(Voci dei dati raccolti)
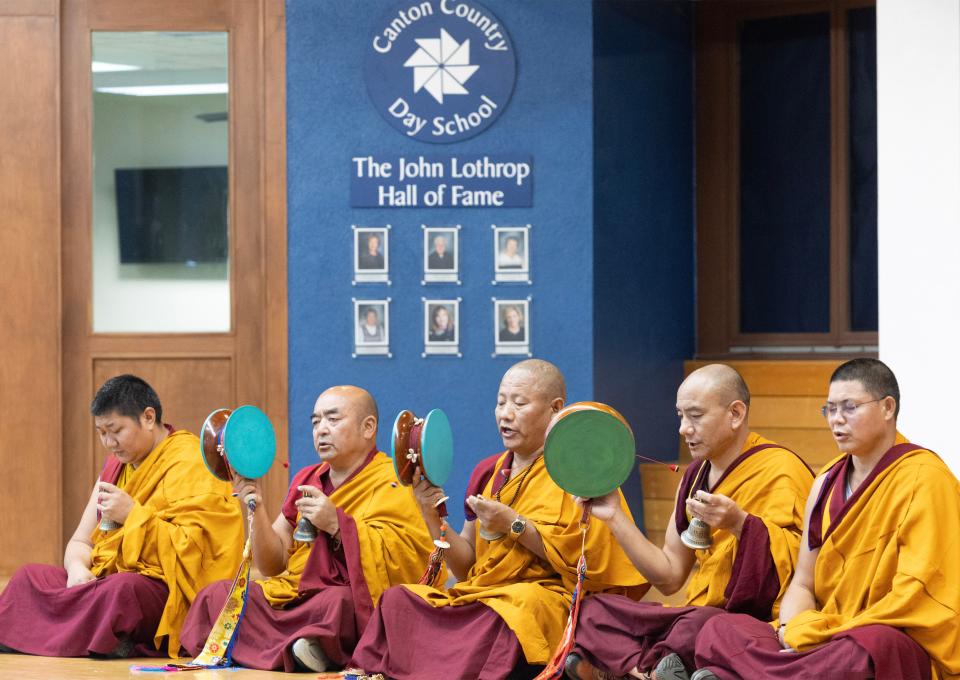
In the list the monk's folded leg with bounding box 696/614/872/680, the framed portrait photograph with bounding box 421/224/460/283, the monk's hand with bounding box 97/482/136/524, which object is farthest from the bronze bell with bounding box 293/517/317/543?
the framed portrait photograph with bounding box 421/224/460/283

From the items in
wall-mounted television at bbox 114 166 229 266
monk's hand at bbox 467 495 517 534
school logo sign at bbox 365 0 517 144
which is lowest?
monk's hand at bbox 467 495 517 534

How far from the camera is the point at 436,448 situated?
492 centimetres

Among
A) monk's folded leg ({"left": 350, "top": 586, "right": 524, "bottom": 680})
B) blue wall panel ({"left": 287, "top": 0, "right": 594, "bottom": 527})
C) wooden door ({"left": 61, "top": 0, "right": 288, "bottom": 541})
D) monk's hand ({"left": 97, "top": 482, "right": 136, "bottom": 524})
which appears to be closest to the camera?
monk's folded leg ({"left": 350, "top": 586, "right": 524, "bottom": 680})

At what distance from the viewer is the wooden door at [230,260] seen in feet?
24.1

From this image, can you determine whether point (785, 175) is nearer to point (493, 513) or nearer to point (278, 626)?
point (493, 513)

--

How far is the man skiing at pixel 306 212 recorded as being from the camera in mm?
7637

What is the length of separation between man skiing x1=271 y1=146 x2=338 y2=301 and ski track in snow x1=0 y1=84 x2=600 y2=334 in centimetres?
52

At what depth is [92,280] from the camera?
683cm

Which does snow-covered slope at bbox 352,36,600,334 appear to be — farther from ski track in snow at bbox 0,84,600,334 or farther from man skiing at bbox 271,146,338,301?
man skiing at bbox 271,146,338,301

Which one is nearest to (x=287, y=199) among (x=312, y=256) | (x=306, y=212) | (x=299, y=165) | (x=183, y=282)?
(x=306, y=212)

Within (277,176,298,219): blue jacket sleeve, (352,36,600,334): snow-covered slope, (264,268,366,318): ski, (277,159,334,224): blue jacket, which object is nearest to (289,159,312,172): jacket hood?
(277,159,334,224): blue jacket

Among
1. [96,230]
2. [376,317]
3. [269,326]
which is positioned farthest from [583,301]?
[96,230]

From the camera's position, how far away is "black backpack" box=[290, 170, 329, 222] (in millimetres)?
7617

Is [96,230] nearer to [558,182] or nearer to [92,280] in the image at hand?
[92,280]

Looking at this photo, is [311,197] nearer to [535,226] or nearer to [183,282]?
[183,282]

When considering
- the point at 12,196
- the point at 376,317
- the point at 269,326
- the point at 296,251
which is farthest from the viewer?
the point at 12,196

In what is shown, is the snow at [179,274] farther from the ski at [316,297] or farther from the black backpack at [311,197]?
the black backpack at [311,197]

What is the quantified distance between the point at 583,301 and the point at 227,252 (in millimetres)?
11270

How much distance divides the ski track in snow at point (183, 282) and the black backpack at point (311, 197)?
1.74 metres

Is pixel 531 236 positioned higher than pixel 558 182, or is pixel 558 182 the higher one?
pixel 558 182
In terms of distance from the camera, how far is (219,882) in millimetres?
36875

...

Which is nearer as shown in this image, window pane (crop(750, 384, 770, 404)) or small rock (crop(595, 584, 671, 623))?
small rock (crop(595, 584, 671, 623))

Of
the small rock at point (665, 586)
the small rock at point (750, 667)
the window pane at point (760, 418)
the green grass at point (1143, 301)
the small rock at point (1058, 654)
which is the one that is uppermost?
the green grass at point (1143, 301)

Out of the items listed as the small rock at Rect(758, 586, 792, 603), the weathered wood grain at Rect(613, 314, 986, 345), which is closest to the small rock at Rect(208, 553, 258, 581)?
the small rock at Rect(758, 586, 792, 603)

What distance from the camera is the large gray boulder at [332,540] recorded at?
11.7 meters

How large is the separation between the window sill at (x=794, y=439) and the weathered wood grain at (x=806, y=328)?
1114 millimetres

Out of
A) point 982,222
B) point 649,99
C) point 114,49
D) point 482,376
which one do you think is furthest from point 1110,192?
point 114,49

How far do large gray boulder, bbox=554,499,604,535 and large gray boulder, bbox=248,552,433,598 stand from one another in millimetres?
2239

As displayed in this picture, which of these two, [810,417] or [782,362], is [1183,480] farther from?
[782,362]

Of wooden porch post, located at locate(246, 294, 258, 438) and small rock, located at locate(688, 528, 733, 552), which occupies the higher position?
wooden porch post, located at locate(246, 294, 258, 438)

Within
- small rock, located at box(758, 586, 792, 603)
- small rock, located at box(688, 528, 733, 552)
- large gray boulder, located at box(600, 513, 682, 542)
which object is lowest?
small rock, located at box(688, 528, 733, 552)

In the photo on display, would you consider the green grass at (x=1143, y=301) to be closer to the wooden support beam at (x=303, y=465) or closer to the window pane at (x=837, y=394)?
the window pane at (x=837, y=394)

Istruzioni del compito: Riporta per favore queste righe senza alcuna modifica, iniziando dalla riga che contiene "From the items in" e terminando con quella che contiene "492 centimetres", entrambe incluse.

Risposta al compito:
From the items in
wall-mounted television at bbox 114 166 229 266
monk's hand at bbox 467 495 517 534
school logo sign at bbox 365 0 517 144
which is lowest?
monk's hand at bbox 467 495 517 534

How far from the camera is the point at 436,448 situated?
492 centimetres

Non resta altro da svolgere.